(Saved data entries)
________

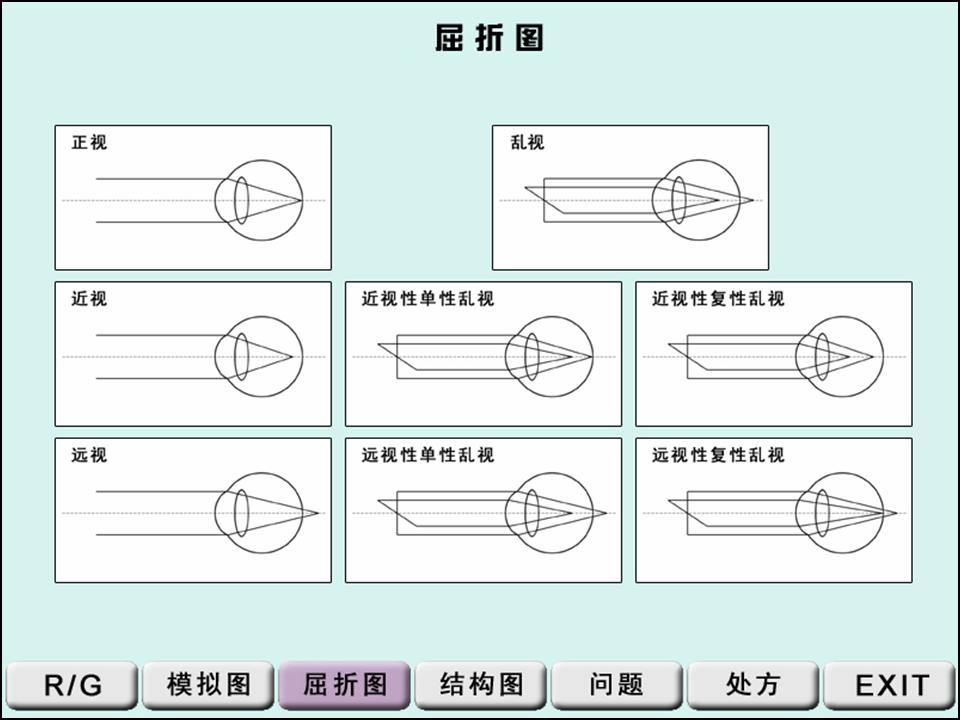 屈折图

正视

乱视

近视

近视性单性乱视

近视性复性乱视

远视

远视性单性乱视

远视性复性乱视

R/G
模拟图
屈折图
结构图
问题
处方
EXIT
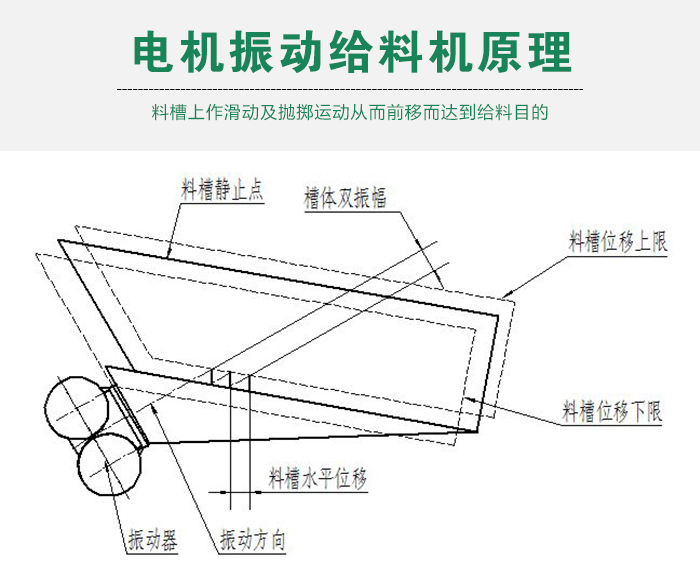 电机振动给料机原理

料槽上作滑动及抛掷运动从而前移而达到给料目的

料槽静止点

槽体双振幅

料槽位移上限

料槽位移下限

料槽水平位移

振动器

振动方向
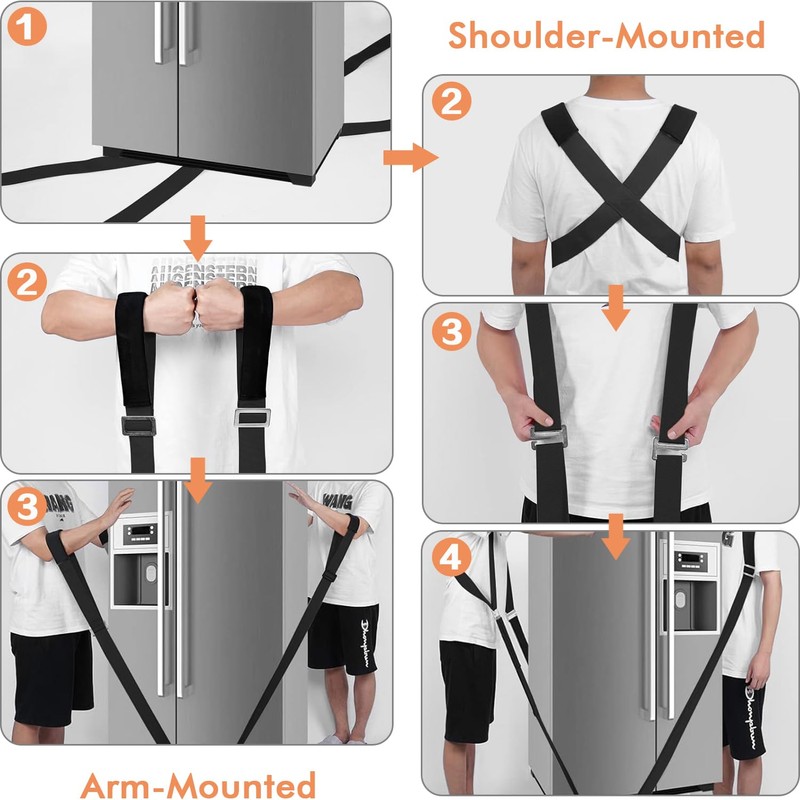 1

Shoulder-Mounted

2

2

AUGENSTERN

3

3

WANG

WANG

Champion

4

Champion

Arm-Mounted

________

__What is being asked__. All lines above must be repeated exactly, and the pictures must be omitted.

__Result of this task__.
 屈折图

正视

乱视

近视

近视性单性乱视

近视性复性乱视

远视

远视性单性乱视

远视性复性乱视

R/G
模拟图
屈折图
结构图
问题
处方
EXIT
 电机振动给料机原理

料槽上作滑动及抛掷运动从而前移而达到给料目的

料槽静止点

槽体双振幅

料槽位移上限

料槽位移下限

料槽水平位移

振动器

振动方向
 1

Shoulder-Mounted

2

2

AUGENSTERN

3

3

WANG

WANG

Champion

4

Champion

Arm-Mounted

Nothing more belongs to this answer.